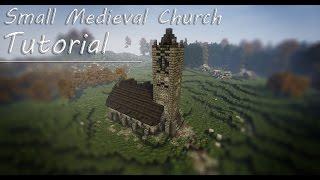 Minecraft: Small Medieval Church Tutorial YouTube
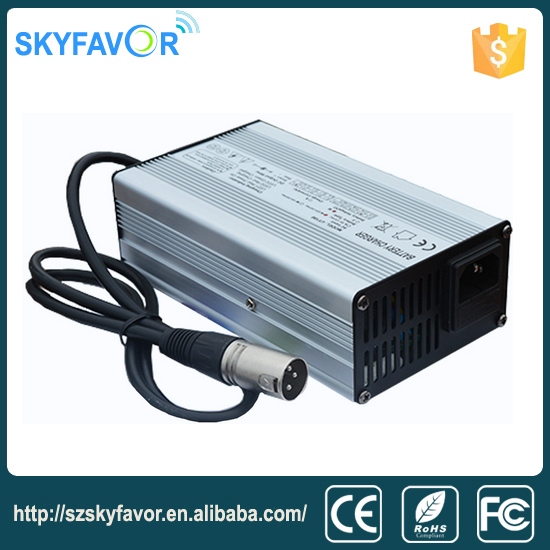 36 volt 4A fast portable lifepo4 36V battery charger for forklift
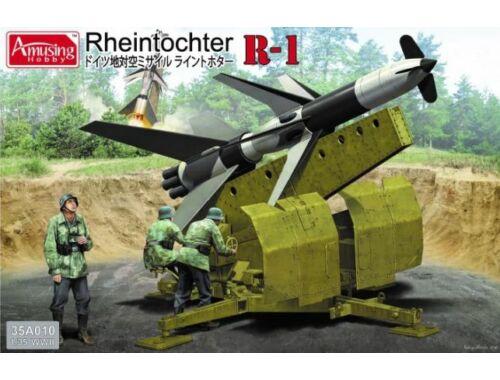 Amusing H. Rheintochter R-1 AA Missiles 1:35 (35A010)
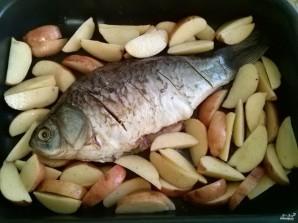 Сазан с овощами в духовке - фото шаг 3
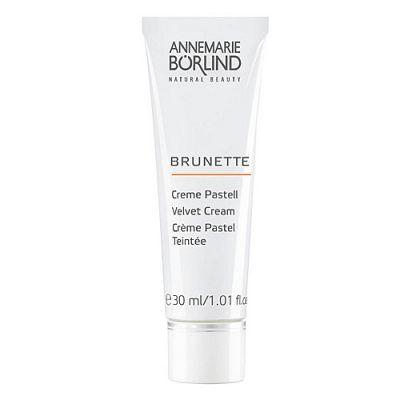 Annemarie Börlind Creme Pastell 30ml-Bruenette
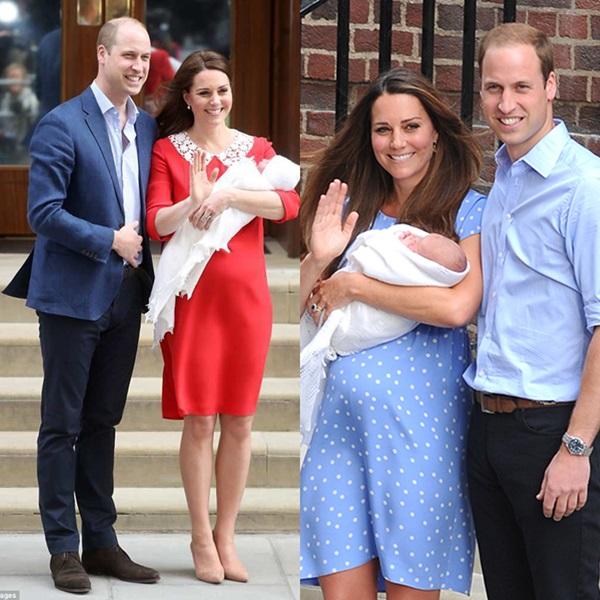 Công nương Kate luôn xuất hiện xinh đẹp, rạng rỡ chỉ vài giờ sau sinh.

_ASSIGNMENT:_ Your answer must be the records above, copied exactly, with no pictures.

_PROBLEM SOLUTION:_
 Minecraft: Small Medieval Church Tutorial YouTube
 36 volt 4A fast portable lifepo4 36V battery charger for forklift
 Amusing H. Rheintochter R-1 AA Missiles 1:35 (35A010)
 Сазан с овощами в духовке - фото шаг 3
 Annemarie Börlind Creme Pastell 30ml-Bruenette
 Công nương Kate luôn xuất hiện xinh đẹp, rạng rỡ chỉ vài giờ sau sinh.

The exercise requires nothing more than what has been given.